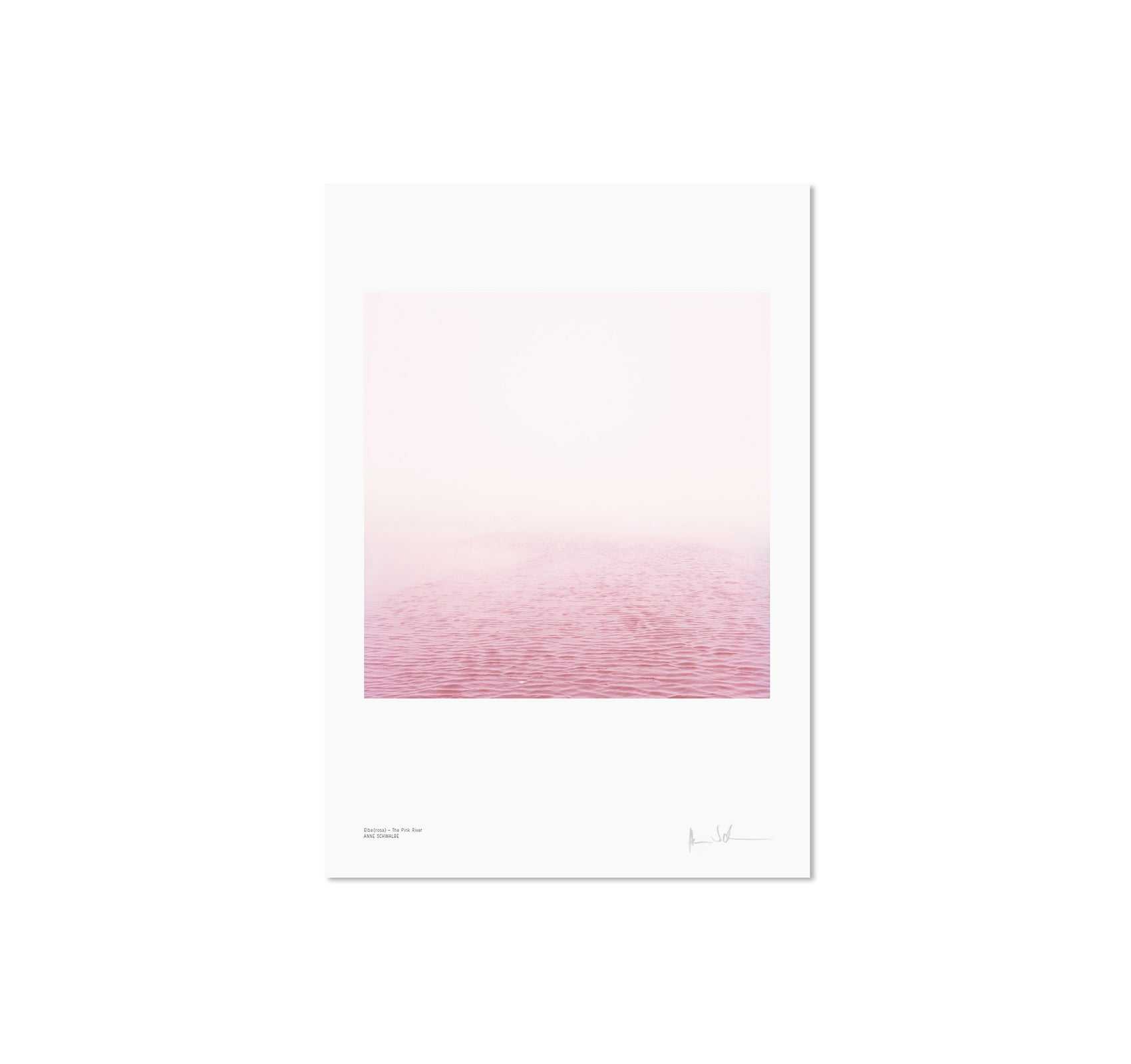 ELBE (ROSA) - THE PINK RIVER by Anne Schwalbe [SIGNED]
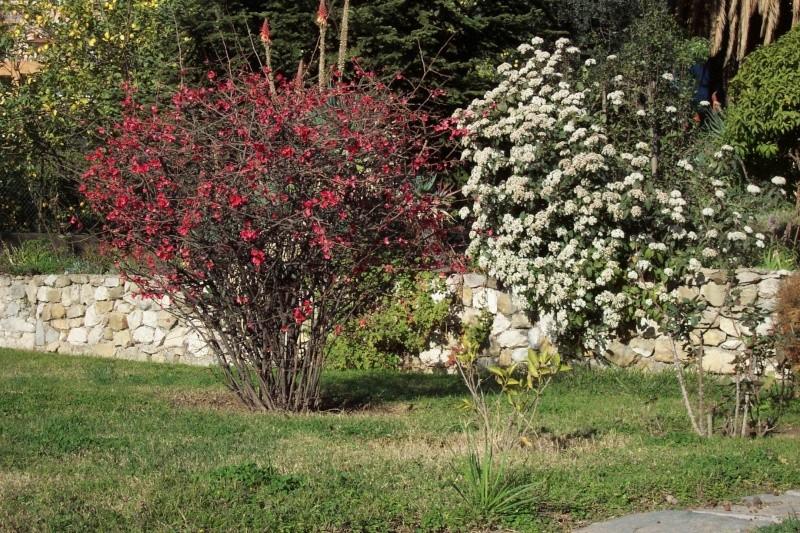 Viburnum tinus - viorne tin, laurier tin - Page 2 Cydoni10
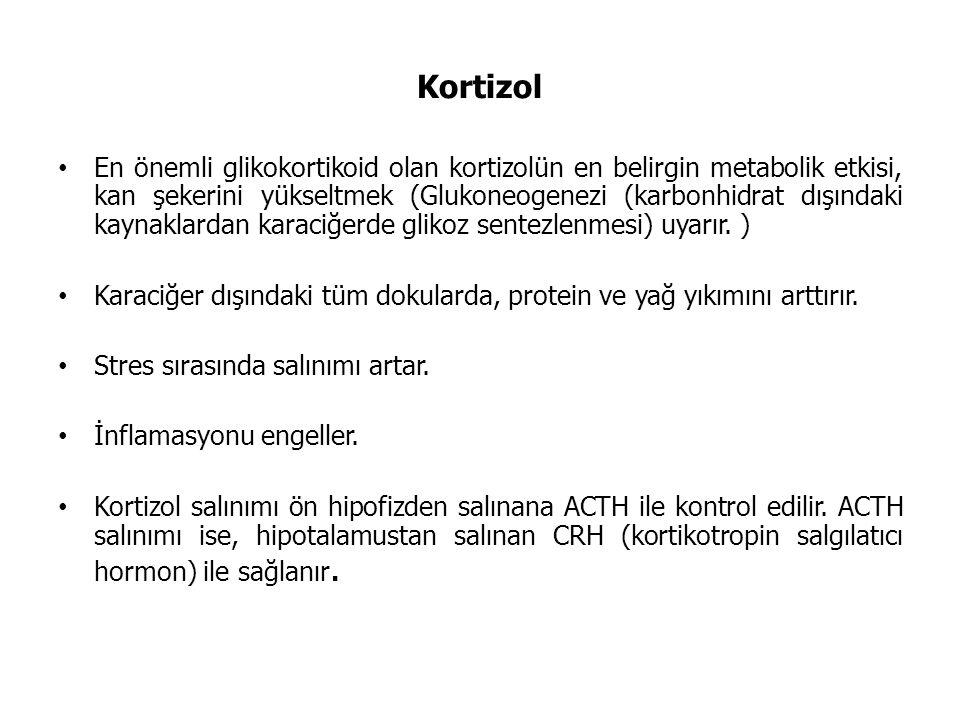 Kortizol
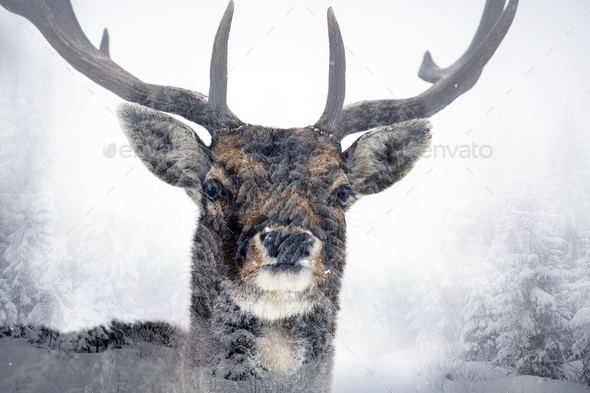 Deer and it's habitat - Stock Photo - Images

> [THE PROBLEM]: Would you output the data exactly, without any of its images?

> [THE COMPLETED TASK]:
 ELBE (ROSA) - THE PINK RIVER by Anne Schwalbe [SIGNED]
 Viburnum tinus - viorne tin, laurier tin - Page 2 Cydoni10
 Kortizol
 Deer and it's habitat - Stock Photo - Images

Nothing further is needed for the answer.